§ Given task: Look below for the line with "Looking at this". Extract that line and each one after it through the last, word for word.

§ Exercise materials:
------------------------------------------------

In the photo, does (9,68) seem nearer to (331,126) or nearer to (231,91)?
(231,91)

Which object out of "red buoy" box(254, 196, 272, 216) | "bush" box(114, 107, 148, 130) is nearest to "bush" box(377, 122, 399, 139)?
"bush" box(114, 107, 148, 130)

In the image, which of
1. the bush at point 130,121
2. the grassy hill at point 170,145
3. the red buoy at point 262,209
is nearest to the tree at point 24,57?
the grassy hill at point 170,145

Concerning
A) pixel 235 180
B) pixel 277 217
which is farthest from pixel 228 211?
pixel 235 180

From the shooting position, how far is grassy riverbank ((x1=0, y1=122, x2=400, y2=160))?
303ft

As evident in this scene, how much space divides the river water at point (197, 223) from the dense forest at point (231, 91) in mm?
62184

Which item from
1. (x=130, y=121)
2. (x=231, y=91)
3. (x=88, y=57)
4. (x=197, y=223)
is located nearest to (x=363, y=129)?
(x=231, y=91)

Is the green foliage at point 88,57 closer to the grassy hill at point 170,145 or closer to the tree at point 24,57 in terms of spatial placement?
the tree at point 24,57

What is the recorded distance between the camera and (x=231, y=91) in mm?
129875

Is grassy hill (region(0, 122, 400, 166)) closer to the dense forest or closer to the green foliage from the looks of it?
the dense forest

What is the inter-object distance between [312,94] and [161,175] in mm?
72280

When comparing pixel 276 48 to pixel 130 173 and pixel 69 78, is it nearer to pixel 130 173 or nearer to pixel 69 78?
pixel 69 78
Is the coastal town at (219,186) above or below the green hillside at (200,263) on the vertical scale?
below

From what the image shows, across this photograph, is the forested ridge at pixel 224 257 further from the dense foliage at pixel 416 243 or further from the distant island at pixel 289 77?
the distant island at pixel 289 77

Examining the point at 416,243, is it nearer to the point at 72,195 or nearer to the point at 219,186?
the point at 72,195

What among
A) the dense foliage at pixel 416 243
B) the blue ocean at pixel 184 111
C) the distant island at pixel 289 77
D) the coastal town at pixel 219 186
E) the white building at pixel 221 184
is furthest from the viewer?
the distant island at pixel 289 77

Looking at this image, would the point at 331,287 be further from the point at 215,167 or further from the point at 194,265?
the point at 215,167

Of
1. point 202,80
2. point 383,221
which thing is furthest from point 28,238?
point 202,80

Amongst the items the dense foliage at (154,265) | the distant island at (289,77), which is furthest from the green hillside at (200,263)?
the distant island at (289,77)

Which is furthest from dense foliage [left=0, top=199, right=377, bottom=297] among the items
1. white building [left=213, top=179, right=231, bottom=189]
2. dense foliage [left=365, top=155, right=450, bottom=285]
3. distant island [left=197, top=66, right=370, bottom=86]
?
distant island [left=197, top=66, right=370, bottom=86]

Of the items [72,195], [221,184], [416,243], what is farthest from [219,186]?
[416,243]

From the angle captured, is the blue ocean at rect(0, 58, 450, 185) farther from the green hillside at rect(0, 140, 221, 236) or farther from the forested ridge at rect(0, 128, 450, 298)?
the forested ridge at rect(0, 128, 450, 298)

------------------------------------------------

§ Result below:
Looking at this image, would the point at 331,287 be further from the point at 215,167 or further from the point at 194,265?
the point at 215,167

Of
1. point 202,80
2. point 383,221
which thing is furthest from point 28,238?
point 202,80

Amongst the items the dense foliage at (154,265) | the distant island at (289,77), which is furthest from the green hillside at (200,263)?
the distant island at (289,77)

Which is furthest from dense foliage [left=0, top=199, right=377, bottom=297] among the items
1. white building [left=213, top=179, right=231, bottom=189]
2. dense foliage [left=365, top=155, right=450, bottom=285]
3. distant island [left=197, top=66, right=370, bottom=86]
?
distant island [left=197, top=66, right=370, bottom=86]

Of the items [72,195], [221,184], [416,243], what is farthest from [219,186]?
[416,243]

From the angle captured, is the blue ocean at rect(0, 58, 450, 185) farther from the green hillside at rect(0, 140, 221, 236) or farther from the forested ridge at rect(0, 128, 450, 298)?
the forested ridge at rect(0, 128, 450, 298)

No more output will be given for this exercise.